What this task involves: Only the lines from the one with "class: Mammalia" through the end of the data are wanted, copied exactly.

Extracted data:
=== Section Start ===

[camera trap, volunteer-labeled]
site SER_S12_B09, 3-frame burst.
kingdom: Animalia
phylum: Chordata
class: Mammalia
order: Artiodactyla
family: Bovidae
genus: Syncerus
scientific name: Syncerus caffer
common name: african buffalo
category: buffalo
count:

=== Section End ===

Result:
class: Mammalia
order: Artiodactyla
family: Bovidae
genus: Syncerus
scientific name: Syncerus caffer
common name: african buffalo
category: buffalo
count:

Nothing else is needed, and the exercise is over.